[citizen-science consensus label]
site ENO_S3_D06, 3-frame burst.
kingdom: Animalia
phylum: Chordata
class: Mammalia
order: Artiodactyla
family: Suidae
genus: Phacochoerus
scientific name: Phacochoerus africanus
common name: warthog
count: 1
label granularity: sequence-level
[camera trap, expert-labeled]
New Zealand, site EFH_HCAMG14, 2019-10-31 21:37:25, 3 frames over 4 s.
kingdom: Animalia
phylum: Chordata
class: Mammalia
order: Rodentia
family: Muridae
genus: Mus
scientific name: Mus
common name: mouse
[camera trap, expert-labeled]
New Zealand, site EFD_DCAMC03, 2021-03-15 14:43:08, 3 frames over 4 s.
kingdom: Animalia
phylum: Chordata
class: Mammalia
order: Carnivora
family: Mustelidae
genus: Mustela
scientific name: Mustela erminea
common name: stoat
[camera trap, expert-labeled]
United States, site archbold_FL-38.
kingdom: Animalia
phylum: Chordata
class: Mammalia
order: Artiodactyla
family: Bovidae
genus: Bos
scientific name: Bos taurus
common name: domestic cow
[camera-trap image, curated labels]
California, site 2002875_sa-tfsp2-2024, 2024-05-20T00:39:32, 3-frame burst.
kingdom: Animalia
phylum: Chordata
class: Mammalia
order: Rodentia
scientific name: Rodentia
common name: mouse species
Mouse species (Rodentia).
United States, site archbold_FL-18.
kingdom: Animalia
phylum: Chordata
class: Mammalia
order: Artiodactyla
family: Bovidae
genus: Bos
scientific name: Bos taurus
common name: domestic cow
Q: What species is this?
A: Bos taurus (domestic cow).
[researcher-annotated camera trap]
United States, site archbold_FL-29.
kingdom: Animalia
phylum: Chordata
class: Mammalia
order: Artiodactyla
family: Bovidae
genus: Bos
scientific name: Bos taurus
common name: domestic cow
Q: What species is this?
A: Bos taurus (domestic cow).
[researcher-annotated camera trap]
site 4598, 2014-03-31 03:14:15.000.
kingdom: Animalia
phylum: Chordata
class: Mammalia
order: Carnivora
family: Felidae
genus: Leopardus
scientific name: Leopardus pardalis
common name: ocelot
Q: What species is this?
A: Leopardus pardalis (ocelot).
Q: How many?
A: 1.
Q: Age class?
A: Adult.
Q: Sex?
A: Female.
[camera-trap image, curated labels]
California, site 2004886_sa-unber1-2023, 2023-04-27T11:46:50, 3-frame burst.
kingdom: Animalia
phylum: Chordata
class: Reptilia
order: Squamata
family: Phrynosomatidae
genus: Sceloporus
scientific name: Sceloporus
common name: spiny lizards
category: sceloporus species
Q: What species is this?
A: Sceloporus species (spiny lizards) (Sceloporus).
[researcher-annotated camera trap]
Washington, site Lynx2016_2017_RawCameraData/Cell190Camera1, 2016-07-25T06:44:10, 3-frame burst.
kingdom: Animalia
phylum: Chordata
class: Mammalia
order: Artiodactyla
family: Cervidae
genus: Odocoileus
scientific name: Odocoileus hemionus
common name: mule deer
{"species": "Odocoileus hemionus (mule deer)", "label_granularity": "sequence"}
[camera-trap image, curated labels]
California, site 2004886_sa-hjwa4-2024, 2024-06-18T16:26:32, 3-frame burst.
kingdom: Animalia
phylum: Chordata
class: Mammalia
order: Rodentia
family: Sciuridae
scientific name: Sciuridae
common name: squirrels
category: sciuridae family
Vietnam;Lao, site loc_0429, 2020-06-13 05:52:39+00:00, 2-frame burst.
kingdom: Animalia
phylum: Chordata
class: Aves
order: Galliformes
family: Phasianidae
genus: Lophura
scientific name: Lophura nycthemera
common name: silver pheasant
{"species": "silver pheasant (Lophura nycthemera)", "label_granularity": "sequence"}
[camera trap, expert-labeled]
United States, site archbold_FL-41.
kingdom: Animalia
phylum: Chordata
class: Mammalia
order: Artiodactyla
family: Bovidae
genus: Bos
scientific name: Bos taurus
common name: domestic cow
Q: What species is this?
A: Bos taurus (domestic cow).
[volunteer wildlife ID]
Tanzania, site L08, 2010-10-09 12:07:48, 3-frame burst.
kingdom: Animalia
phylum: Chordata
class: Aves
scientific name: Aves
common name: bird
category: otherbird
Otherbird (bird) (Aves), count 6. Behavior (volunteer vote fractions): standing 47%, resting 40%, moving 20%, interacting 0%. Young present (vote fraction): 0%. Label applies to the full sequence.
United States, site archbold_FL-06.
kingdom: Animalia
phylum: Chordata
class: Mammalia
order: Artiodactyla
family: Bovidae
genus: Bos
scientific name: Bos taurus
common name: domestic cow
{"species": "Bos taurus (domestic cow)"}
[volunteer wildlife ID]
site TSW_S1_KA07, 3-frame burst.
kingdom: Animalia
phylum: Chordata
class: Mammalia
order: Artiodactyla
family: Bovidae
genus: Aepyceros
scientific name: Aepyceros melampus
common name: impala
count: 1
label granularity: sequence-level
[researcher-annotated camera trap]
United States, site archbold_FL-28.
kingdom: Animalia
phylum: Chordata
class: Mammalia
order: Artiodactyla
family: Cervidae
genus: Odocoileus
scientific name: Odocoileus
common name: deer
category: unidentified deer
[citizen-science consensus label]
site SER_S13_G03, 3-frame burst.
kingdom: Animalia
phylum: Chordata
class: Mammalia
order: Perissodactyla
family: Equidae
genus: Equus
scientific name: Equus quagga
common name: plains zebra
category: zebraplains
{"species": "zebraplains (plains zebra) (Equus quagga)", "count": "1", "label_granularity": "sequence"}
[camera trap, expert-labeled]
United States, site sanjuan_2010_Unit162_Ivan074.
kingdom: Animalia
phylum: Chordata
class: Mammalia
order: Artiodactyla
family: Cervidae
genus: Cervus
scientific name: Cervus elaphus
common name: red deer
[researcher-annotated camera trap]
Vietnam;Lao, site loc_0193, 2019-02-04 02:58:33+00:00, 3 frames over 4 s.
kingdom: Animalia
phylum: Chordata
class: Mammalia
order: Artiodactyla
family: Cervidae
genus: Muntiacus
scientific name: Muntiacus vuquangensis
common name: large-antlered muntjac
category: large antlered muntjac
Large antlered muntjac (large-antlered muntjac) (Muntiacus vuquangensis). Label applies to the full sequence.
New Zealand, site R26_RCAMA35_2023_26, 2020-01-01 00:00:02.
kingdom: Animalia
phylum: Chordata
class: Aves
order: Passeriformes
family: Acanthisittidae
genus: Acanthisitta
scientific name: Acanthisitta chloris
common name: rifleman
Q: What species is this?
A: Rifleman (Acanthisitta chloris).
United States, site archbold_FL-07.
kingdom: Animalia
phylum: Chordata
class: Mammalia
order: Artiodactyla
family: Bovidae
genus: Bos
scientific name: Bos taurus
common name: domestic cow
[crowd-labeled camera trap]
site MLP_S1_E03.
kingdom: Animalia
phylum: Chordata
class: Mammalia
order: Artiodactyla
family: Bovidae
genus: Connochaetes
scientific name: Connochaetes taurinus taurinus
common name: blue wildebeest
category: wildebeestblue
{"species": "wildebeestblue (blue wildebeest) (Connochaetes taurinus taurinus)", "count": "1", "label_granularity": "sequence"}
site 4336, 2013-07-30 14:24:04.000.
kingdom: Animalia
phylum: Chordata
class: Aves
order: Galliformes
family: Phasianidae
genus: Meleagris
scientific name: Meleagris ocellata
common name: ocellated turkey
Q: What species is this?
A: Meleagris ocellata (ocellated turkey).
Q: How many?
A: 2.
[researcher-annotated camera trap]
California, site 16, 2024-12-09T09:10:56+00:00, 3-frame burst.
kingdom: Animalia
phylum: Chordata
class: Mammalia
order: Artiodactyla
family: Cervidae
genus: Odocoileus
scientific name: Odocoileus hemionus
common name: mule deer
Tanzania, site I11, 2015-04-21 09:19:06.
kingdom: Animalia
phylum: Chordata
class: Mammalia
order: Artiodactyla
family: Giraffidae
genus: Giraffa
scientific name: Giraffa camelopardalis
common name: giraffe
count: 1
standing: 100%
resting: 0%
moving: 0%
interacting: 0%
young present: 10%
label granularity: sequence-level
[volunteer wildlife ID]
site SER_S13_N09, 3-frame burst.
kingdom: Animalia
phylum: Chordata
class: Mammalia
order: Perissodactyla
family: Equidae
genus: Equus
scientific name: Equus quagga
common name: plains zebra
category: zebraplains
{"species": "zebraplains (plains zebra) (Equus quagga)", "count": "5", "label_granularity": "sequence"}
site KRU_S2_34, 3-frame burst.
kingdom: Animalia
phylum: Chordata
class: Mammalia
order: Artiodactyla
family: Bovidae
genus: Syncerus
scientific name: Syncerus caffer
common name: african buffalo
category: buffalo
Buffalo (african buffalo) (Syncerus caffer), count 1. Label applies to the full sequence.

··········

What you have to do -> The lines from the beginning of the records through the line containing "scientific name: Rodentia" should be reproduced exactly. Include nothing else.

Task solution ->
[citizen-science consensus label]
site ENO_S3_D06, 3-frame burst.
kingdom: Animalia
phylum: Chordata
class: Mammalia
order: Artiodactyla
family: Suidae
genus: Phacochoerus
scientific name: Phacochoerus africanus
common name: warthog
count: 1
label granularity: sequence-level
[camera trap, expert-labeled]
New Zealand, site EFH_HCAMG14, 2019-10-31 21:37:25, 3 frames over 4 s.
kingdom: Animalia
phylum: Chordata
class: Mammalia
order: Rodentia
family: Muridae
genus: Mus
scientific name: Mus
common name: mouse
[camera trap, expert-labeled]
New Zealand, site EFD_DCAMC03, 2021-03-15 14:43:08, 3 frames over 4 s.
kingdom: Animalia
phylum: Chordata
class: Mammalia
order: Carnivora
family: Mustelidae
genus: Mustela
scientific name: Mustela erminea
common name: stoat
[camera trap, expert-labeled]
United States, site archbold_FL-38.
kingdom: Animalia
phylum: Chordata
class: Mammalia
order: Artiodactyla
family: Bovidae
genus: Bos
scientific name: Bos taurus
common name: domestic cow
[camera-trap image, curated labels]
California, site 2002875_sa-tfsp2-2024, 2024-05-20T00:39:32, 3-frame burst.
kingdom: Animalia
phylum: Chordata
class: Mammalia
order: Rodentia
scientific name: Rodentia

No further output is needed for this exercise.